Tenant isolation in raw SQL¶
When using raw SQL in a multi-tenant app, always include tenant_id in WHERE clauses — especially on UPDATE and DELETE:
# GOOD: tenant_id in WHERE prevents cross-tenant writes
await db.query_one(
"UPDATE tasks SET status = $1 WHERE id = $2 AND tenant_id = $3 RETURNING *",
new_status, task_id, tenant.tenant_id,
)
# BAD: no tenant_id — any tenant's task can be modified
await db.query_one(
"UPDATE tasks SET status = $1 WHERE id = $2 RETURNING *",
new_status, task_id,
)
Use REST framework exceptions in ViewSets¶
ViewSets catch APIException subclasses, not HTTPException:
from hyperdjango.rest import NotFound, ValidationError
# GOOD: ViewSet handles these correctly
raise NotFound("Book not found")
raise ValidationError("Invalid data", errors={"field": ["error msg"]})
# BAD: ViewSet catches this as unhandled → 500
raise HTTPException(404, "Not found")
Staff checks on privileged actions¶
@action(methods=["POST"], detail=True, url_path="publish")

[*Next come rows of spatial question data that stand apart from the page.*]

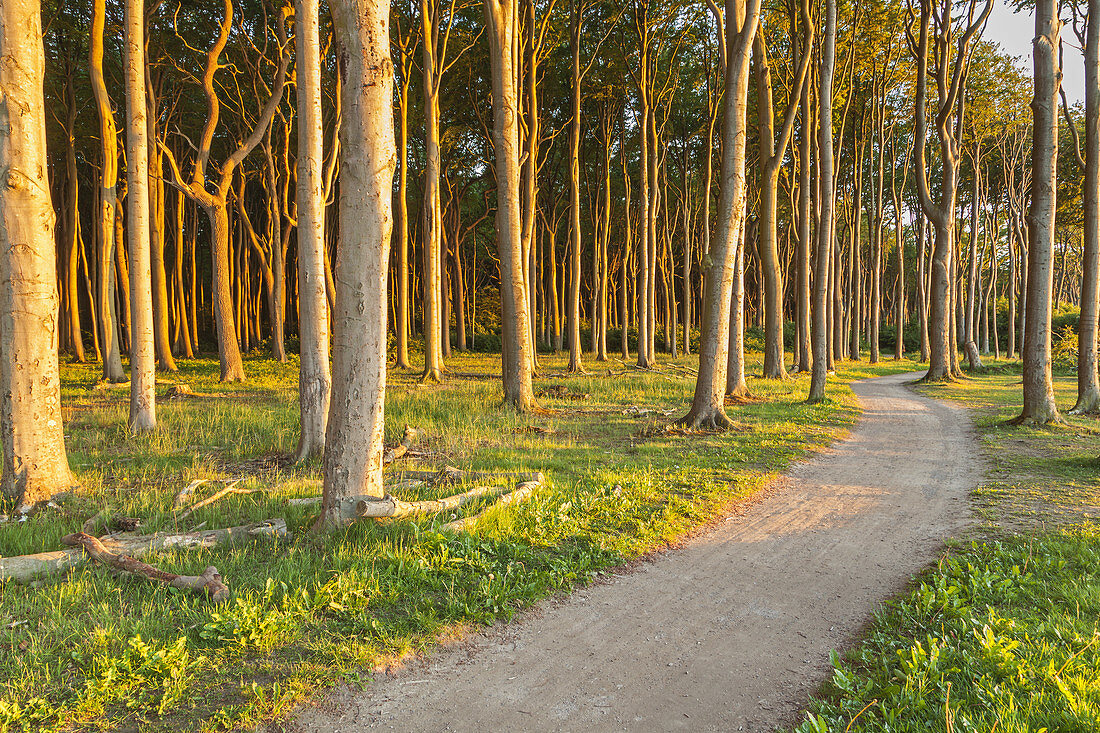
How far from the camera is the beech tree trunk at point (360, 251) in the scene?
200 inches

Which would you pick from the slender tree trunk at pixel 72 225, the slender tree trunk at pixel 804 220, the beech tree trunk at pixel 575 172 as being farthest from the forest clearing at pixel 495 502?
the slender tree trunk at pixel 72 225

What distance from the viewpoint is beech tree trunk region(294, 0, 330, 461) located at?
7.95m

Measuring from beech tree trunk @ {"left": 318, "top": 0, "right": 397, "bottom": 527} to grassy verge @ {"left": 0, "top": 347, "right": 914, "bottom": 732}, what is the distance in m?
0.56

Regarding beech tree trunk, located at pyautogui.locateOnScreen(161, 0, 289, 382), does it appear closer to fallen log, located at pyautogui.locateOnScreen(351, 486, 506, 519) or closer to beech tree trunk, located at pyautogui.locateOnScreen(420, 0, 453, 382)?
beech tree trunk, located at pyautogui.locateOnScreen(420, 0, 453, 382)

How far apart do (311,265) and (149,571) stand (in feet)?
15.3

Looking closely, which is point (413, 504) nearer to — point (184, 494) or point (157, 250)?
point (184, 494)

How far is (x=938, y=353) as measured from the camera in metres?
20.9

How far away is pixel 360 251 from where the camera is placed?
516 cm

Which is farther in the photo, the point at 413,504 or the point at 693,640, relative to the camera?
the point at 413,504

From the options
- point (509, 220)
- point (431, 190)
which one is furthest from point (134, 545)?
point (431, 190)

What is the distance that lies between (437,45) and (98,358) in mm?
20244

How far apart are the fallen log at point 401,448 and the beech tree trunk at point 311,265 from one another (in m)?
0.94

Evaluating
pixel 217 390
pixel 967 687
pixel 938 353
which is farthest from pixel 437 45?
pixel 967 687

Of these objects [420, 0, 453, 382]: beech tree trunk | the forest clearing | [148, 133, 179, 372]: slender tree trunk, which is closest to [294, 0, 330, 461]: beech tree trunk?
the forest clearing
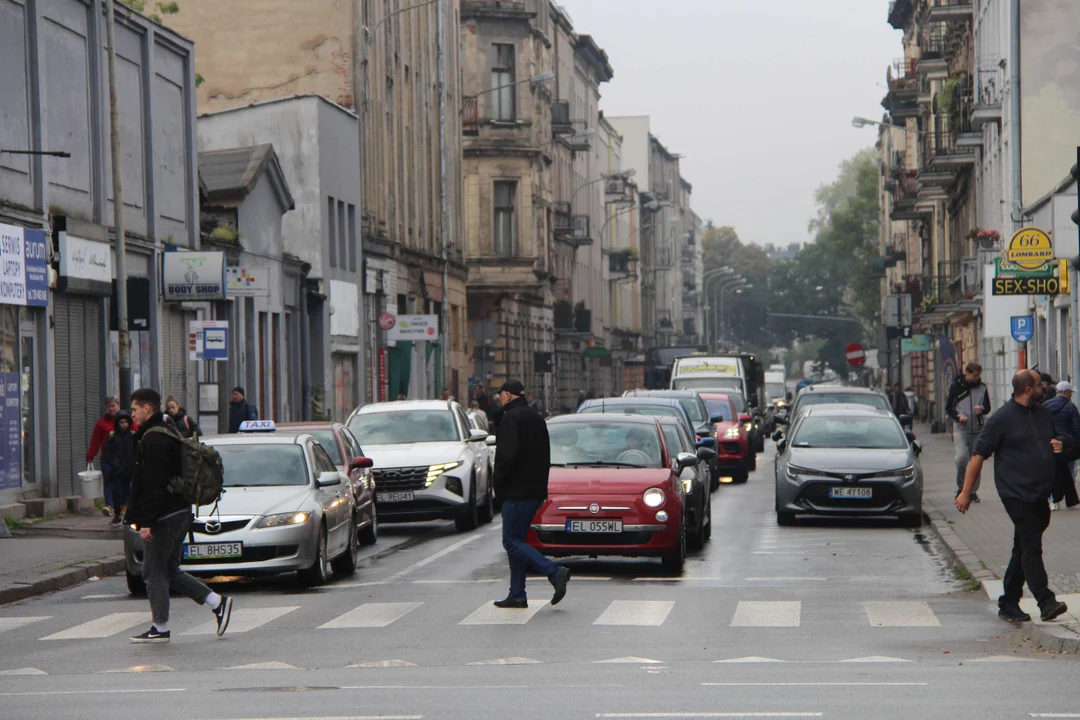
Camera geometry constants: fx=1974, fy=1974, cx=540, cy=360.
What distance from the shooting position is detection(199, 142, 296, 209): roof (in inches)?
1537

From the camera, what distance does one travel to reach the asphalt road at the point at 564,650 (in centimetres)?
977

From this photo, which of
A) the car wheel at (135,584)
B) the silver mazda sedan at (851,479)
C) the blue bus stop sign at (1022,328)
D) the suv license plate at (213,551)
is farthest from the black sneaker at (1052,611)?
the blue bus stop sign at (1022,328)

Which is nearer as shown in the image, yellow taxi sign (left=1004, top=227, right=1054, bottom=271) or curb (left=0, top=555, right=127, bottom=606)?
curb (left=0, top=555, right=127, bottom=606)

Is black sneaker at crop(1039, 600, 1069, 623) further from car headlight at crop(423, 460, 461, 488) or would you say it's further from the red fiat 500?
car headlight at crop(423, 460, 461, 488)

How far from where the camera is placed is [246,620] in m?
14.8

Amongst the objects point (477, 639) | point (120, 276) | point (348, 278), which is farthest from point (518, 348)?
point (477, 639)

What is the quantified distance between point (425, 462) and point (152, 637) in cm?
1088

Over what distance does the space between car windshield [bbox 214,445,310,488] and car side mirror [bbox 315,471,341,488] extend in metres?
0.17

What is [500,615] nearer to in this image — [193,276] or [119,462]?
[119,462]

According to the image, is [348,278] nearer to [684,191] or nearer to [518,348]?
[518,348]

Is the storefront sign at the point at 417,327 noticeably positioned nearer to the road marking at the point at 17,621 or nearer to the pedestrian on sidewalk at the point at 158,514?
the road marking at the point at 17,621

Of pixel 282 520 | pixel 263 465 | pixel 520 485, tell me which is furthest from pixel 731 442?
pixel 520 485

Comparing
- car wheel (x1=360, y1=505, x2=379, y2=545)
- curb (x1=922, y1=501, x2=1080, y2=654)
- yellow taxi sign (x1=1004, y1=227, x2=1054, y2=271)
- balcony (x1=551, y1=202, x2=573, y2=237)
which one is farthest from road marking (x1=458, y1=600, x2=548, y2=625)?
balcony (x1=551, y1=202, x2=573, y2=237)

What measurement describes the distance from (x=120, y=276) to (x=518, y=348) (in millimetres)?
47022
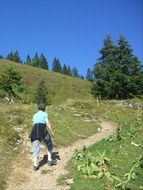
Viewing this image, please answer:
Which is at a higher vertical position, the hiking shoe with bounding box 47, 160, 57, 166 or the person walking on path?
the person walking on path

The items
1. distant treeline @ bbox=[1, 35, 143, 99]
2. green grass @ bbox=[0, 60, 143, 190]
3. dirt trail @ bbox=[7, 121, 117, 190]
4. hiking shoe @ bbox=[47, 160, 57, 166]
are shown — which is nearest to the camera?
dirt trail @ bbox=[7, 121, 117, 190]

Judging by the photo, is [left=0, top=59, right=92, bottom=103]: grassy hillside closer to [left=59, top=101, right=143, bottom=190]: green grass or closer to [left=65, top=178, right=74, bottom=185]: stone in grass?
[left=59, top=101, right=143, bottom=190]: green grass

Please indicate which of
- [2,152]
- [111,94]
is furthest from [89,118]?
[111,94]

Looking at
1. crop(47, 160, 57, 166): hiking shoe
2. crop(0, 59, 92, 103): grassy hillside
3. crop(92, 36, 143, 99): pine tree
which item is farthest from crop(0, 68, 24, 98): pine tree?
crop(0, 59, 92, 103): grassy hillside

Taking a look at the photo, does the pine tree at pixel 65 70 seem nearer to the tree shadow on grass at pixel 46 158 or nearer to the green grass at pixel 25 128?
the green grass at pixel 25 128

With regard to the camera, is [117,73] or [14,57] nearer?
[117,73]

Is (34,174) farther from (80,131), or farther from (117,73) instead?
(117,73)

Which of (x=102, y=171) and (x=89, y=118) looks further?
(x=89, y=118)

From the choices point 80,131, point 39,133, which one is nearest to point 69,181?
point 39,133

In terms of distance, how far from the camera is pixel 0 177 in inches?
607

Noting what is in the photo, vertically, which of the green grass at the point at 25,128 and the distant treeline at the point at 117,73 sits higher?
the distant treeline at the point at 117,73

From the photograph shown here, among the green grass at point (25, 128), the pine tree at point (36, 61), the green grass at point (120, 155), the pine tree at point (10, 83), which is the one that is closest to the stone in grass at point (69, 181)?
the green grass at point (120, 155)

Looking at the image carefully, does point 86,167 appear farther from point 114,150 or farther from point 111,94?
point 111,94

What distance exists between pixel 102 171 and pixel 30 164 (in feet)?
10.8
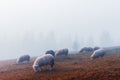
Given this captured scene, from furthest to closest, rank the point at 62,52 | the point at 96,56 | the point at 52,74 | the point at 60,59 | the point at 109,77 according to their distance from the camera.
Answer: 1. the point at 62,52
2. the point at 60,59
3. the point at 96,56
4. the point at 52,74
5. the point at 109,77

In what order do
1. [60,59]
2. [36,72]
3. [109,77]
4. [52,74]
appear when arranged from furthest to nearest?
[60,59] → [36,72] → [52,74] → [109,77]

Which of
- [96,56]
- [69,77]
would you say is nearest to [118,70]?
[69,77]

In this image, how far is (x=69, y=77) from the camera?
29156 millimetres

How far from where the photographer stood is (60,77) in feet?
97.9

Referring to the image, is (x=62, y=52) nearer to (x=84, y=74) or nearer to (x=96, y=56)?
(x=96, y=56)

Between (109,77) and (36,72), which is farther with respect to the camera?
(36,72)

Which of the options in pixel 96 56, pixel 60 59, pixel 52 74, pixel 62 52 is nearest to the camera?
pixel 52 74

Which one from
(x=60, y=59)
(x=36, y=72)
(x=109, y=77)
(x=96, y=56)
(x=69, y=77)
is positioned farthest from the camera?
(x=60, y=59)

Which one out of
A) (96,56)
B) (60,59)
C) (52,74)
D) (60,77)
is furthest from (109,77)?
(60,59)

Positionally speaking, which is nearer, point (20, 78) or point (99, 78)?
point (99, 78)

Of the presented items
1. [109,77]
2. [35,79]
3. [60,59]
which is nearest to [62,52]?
[60,59]

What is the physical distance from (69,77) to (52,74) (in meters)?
3.40

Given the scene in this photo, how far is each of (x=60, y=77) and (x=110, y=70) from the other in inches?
221

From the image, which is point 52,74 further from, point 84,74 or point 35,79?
point 84,74
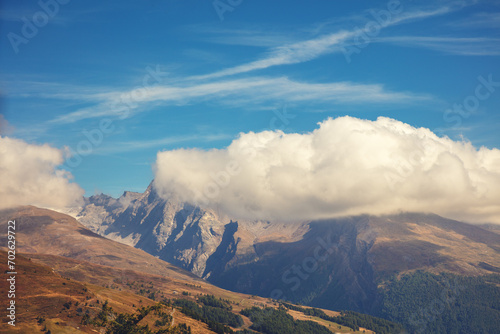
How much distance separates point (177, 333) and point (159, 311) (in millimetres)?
12716

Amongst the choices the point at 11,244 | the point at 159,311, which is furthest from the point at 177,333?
the point at 11,244

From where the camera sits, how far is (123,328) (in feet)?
578

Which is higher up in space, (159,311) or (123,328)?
(159,311)

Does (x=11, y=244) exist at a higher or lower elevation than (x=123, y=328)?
higher

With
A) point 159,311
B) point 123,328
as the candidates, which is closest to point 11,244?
point 123,328

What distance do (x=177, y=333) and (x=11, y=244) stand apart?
8711 cm

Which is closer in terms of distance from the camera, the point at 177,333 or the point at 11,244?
the point at 177,333

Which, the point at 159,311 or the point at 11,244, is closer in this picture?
the point at 159,311

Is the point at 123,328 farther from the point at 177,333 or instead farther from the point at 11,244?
the point at 11,244

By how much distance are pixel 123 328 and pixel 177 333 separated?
21.9m

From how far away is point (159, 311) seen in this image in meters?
170

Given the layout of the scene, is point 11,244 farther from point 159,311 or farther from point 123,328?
point 159,311
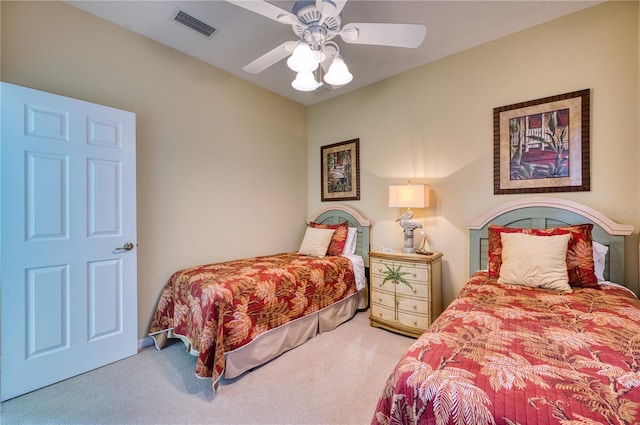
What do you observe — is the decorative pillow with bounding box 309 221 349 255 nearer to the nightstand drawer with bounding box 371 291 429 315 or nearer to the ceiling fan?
the nightstand drawer with bounding box 371 291 429 315

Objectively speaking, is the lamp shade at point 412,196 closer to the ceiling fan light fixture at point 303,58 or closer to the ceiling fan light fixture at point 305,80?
the ceiling fan light fixture at point 305,80

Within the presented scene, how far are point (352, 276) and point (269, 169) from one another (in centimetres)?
179

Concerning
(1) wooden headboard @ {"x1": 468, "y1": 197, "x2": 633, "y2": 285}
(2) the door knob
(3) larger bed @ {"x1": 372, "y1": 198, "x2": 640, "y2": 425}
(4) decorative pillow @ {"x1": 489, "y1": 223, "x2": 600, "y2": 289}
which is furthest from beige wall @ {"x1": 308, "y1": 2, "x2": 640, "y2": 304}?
(2) the door knob

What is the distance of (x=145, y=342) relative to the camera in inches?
99.6

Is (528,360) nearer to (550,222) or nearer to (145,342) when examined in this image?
(550,222)

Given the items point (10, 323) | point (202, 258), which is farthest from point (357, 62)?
point (10, 323)

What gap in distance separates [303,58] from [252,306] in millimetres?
1813

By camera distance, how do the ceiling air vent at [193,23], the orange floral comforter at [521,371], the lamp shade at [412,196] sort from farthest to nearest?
the lamp shade at [412,196] < the ceiling air vent at [193,23] < the orange floral comforter at [521,371]

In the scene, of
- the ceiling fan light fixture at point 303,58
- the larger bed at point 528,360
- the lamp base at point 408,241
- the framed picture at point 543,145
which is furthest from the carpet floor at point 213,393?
the ceiling fan light fixture at point 303,58

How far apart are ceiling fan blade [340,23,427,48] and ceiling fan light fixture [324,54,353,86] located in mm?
145

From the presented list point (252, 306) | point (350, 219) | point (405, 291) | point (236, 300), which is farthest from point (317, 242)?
point (236, 300)

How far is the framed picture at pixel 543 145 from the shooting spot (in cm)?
225

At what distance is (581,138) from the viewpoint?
224 cm

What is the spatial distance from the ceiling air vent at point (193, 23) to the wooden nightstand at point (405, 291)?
8.78 feet
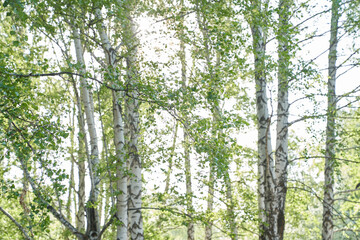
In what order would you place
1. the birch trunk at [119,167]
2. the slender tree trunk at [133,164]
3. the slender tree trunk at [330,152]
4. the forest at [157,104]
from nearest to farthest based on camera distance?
the forest at [157,104] → the birch trunk at [119,167] → the slender tree trunk at [133,164] → the slender tree trunk at [330,152]

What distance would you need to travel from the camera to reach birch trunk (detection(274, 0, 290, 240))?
22.8 feet

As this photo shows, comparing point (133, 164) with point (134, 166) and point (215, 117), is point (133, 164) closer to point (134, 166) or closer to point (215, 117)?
point (134, 166)

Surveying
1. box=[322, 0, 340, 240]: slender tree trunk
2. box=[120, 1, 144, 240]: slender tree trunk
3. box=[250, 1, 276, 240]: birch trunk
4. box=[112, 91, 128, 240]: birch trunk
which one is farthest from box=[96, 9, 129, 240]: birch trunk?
box=[322, 0, 340, 240]: slender tree trunk

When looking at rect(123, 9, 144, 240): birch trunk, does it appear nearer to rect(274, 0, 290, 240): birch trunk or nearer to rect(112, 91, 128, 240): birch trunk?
rect(112, 91, 128, 240): birch trunk

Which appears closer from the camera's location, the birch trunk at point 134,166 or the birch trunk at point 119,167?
the birch trunk at point 119,167

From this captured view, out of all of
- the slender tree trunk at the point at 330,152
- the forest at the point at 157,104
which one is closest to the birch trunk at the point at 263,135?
the forest at the point at 157,104

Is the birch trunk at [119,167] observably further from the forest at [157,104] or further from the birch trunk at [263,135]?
the birch trunk at [263,135]

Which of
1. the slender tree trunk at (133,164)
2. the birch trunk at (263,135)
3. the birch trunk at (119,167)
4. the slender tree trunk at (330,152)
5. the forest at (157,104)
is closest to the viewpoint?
the forest at (157,104)

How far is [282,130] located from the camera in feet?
24.9

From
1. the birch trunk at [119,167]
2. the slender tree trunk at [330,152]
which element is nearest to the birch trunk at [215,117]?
the birch trunk at [119,167]

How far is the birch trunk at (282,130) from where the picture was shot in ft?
22.8

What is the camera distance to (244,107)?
11266 mm

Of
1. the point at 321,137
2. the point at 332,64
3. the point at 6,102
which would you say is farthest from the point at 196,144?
the point at 332,64

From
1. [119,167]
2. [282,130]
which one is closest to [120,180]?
[119,167]
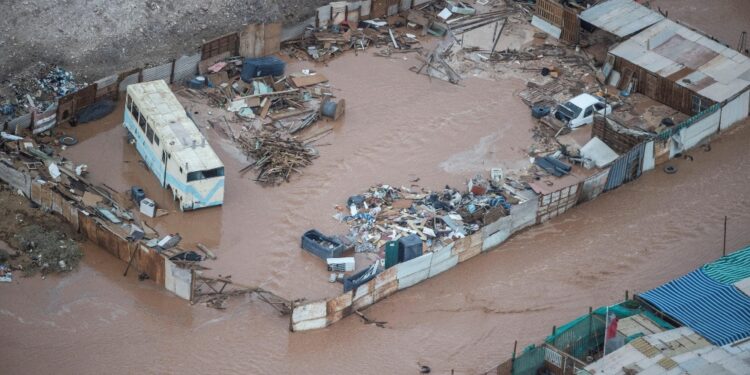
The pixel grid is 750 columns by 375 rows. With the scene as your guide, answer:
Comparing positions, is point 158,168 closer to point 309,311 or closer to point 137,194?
A: point 137,194

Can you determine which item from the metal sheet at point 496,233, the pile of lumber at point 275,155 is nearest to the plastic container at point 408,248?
the metal sheet at point 496,233

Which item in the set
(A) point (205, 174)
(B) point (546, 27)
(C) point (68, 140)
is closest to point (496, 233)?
(A) point (205, 174)

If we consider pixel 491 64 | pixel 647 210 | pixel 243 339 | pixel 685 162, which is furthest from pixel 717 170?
pixel 243 339

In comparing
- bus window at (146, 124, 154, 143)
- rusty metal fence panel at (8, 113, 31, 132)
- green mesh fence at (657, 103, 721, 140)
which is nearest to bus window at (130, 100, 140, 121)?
bus window at (146, 124, 154, 143)

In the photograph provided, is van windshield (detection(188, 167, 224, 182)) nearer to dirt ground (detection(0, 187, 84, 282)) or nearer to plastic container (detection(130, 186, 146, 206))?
plastic container (detection(130, 186, 146, 206))

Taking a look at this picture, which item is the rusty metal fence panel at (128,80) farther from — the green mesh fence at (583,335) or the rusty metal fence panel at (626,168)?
the green mesh fence at (583,335)

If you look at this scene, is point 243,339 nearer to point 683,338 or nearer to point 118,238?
A: point 118,238
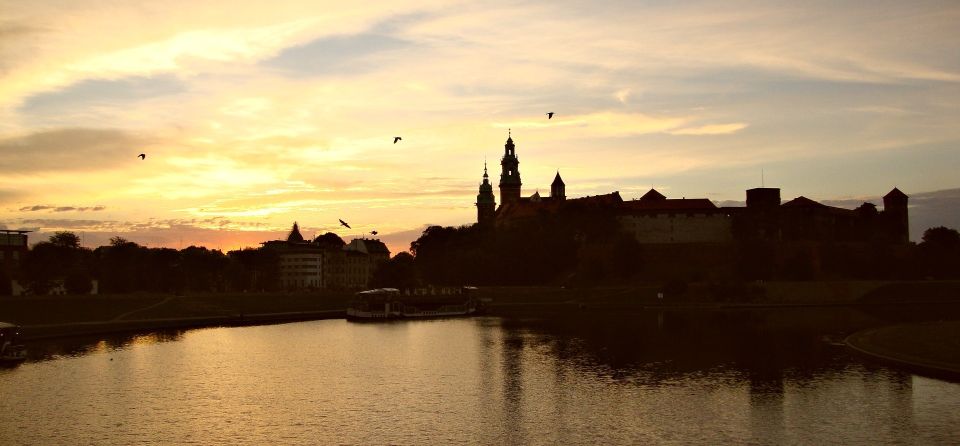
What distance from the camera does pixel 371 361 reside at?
212 feet

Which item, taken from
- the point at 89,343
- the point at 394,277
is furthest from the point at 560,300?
the point at 89,343

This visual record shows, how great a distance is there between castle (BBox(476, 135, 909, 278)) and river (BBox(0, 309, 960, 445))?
8609 centimetres

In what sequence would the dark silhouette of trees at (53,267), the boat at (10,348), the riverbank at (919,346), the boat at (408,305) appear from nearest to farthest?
the riverbank at (919,346), the boat at (10,348), the boat at (408,305), the dark silhouette of trees at (53,267)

async def publish(self, request, **kwargs):
user = request.user
if not isinstance(user, dict) or not user.get("is_staff"):
return Response.json({"detail": "Staff access required"}, status=403)
# ... publish ...
Async Patterns¶
Never block async handlers¶
Use run_in_executor for blocking operations in async route handlers:
# GOOD: non-blocking wait
loop = asyncio.get_event_loop()
result = await loop.run_in_executor(None, handle.result, 10.0)
# BAD: blocks a server thread for up to 10 seconds
result = handle.result(timeout=10.0)
Task Queue¶
Wire lifecycle hooks to tasks¶
def _on_success(result):
logger.info("Task succeeded: {result}", result=result)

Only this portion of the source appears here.